Sunday, 22 de December de 2024 ISSN 1519-7670 - Ano 24 - nº 1319

Qual é o papel do jornalismo na ideologização do confinamento?

(Foto: Reprodução Twitter Jornal Extra)

Numa crise como a provocada pela pandemia do coronavírus, o papel do jornalismo é apenas informar ou também orientar? Essa é a dúvida que muitos profissionais têm, mas a resposta ainda não é consensual, porque a linha divisória entre as duas funções é tênue e, às vezes, até contraditória.

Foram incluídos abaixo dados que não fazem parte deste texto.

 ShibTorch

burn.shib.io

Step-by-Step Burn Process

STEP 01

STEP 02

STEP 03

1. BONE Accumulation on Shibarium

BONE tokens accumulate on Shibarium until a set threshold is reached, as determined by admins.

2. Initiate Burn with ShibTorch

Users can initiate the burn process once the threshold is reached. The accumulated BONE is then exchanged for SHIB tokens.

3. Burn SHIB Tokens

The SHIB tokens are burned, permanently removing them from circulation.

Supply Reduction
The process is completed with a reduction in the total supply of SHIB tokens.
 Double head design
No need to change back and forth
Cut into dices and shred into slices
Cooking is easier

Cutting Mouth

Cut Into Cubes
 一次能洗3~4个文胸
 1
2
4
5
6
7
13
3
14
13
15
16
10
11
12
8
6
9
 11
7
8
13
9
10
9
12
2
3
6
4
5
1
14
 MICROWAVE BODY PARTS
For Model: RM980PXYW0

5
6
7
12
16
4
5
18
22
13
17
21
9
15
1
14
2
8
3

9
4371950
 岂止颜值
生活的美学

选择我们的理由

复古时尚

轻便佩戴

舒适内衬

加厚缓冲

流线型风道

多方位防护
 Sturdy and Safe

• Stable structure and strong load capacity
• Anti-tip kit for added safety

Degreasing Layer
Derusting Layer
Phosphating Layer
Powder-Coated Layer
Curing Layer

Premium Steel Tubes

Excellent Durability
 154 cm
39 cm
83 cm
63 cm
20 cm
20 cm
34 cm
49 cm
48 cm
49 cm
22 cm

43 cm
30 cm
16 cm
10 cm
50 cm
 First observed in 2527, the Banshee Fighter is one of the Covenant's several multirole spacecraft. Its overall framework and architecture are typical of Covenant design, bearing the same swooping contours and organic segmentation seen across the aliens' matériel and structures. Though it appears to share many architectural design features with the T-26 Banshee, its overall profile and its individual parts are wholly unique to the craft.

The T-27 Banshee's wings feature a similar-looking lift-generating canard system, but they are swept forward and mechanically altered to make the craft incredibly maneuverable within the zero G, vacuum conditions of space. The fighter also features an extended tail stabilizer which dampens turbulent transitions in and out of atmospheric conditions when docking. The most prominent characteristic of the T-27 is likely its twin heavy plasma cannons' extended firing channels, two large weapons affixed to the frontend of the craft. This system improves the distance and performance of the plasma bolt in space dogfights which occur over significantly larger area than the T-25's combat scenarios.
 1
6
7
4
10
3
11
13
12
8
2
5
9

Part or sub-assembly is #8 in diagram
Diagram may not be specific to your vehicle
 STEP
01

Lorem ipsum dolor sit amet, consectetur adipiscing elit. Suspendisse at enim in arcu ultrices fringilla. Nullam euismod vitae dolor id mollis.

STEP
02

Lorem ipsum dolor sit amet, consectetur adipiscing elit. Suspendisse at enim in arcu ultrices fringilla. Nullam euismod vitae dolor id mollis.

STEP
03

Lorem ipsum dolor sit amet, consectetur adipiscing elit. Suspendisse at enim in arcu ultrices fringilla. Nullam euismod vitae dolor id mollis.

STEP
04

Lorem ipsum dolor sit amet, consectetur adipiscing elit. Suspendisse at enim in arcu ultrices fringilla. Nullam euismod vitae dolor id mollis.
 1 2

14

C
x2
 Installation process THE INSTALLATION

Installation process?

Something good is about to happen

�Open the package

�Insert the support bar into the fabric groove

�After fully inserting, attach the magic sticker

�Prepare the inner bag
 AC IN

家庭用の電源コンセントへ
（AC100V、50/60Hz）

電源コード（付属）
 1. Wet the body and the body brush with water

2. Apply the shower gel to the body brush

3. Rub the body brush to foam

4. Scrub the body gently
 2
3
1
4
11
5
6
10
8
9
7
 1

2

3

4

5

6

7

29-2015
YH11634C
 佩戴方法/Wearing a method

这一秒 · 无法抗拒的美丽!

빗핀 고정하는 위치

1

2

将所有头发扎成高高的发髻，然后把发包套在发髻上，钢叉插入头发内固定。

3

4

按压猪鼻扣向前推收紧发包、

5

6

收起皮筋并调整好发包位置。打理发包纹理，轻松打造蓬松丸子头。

Desde o final de janeiro, a imprensa mundial está envolvida full time na cobertura da covid-19 numa conjugação de esforços raramente vista nos últimos 120 anos. O protagonismo da imprensa é tão intenso que, em alguns países e em alguns segmentos sociais, já há sinais de saturação. A pandemia é, ao mesmo tempo, uma benção e uma tragédia para muitos órgãos da imprensa pelo mundo afora.

Mas o que mais perturbou a vida da imprensa e dos jornalistas foi a complexidade da pandemia, que não é apenas uma doença ultra contagiosa, mas também o estopim de crises na área política, na economia, na sociedade e até em setores como o esporte. A perplexidade contaminou também os tomadores de decisões sobre os eventos esportivos, como no caso das Olimpíadas de Tóquio, de eventos culturais, eleições e dos calendários escolar e acadêmico.

Mais grave ainda é a ideologização do confinamento, na medida em que as bases clínicas e científicas para a prevenção da pandemia foram contaminadas pelo passionalismo político. Trata-se de uma distorção grave, porque as bases para a tomada de decisões sobre o coronavírus são substituídas pelo confronto ideológico, podendo levar a situações irreversíveis e potencialmente catastróficas. A insanidade passa a condicionar atitudes tanto do presidente como de seus seguidores.

Nesse quadro que vai da ausência de informações e da desinformação até a ideologização das questões médicas, o desafio enfrentado pela imprensa e pelos jornalistas é como cumprir a missão de dar às pessoas elementos para proteger a saúde de cada um e do conjunto da sociedade. A tarefa de publicar dados, fatos e eventos precisa ser complementada pela necessidade de contextualizar essas informações, porque os significados são tão importantes quanto os fatos para um leitor, ouvinte, telespectador ou usuário da web.

A herança do passado

Quando o confinamento tanto pode ser uma defesa contra um vírus altamente transmissível quanto a adesão a uma ideologia ultraconservadora, os significados passam a ser transcendentes para qualquer indivíduo. Numa situação como essa, cabe ao jornalismo desenvolver significados, o que, na prática, é orientar as pessoas para permitir que elas tenham mínimas condições de ver questões como a quarentena e o distanciamento social como elas realmente são, independente das paixões e partidarismos políticos.

Num país como o Brasil, onde a informação pública ainda é uma “sopa” de dados descontextualizados, de notícias falsas, significados distorcidos e de omissões, tudo um caldo de crescente complexidade interpretativa, a missão do jornalismo é cada vez mais difícil, pois não se trata mais de apenas aumentar a oferta informativa, e sim de orientá-la. O maior obstáculo a essa tarefa são os princípios de isenção e objetividade, embutidos no cotidiano jornalístico há quase dois séculos.

Ambos são herança dos tempos em que a informação era escassa por causa de limitações tecnológicas. Mas agora, na era digital, há excesso e uma enorme diversificação de dados, fatos e eventos que tornam a atribuição de significados algo absolutamente central na atividade jornalística. Atribuir significados não é simplesmente distribuir adjetivos e comparações, mas um trabalho intelectual complexo que exige um preparo crescente dos jornalistas.

A resposta para a tarefa de informar e orientar é cada vez mais complexa, mas o jornalismo está condenado a ter que encontrá-la, sob pena de aumentar a desorientação noticiosa.

***

Carlos Castilho é jornalista, graduado em mídias eletrônicas, com mestrado e doutorado em Jornalismo Digital e pós-doutorado em Jornalismo Local.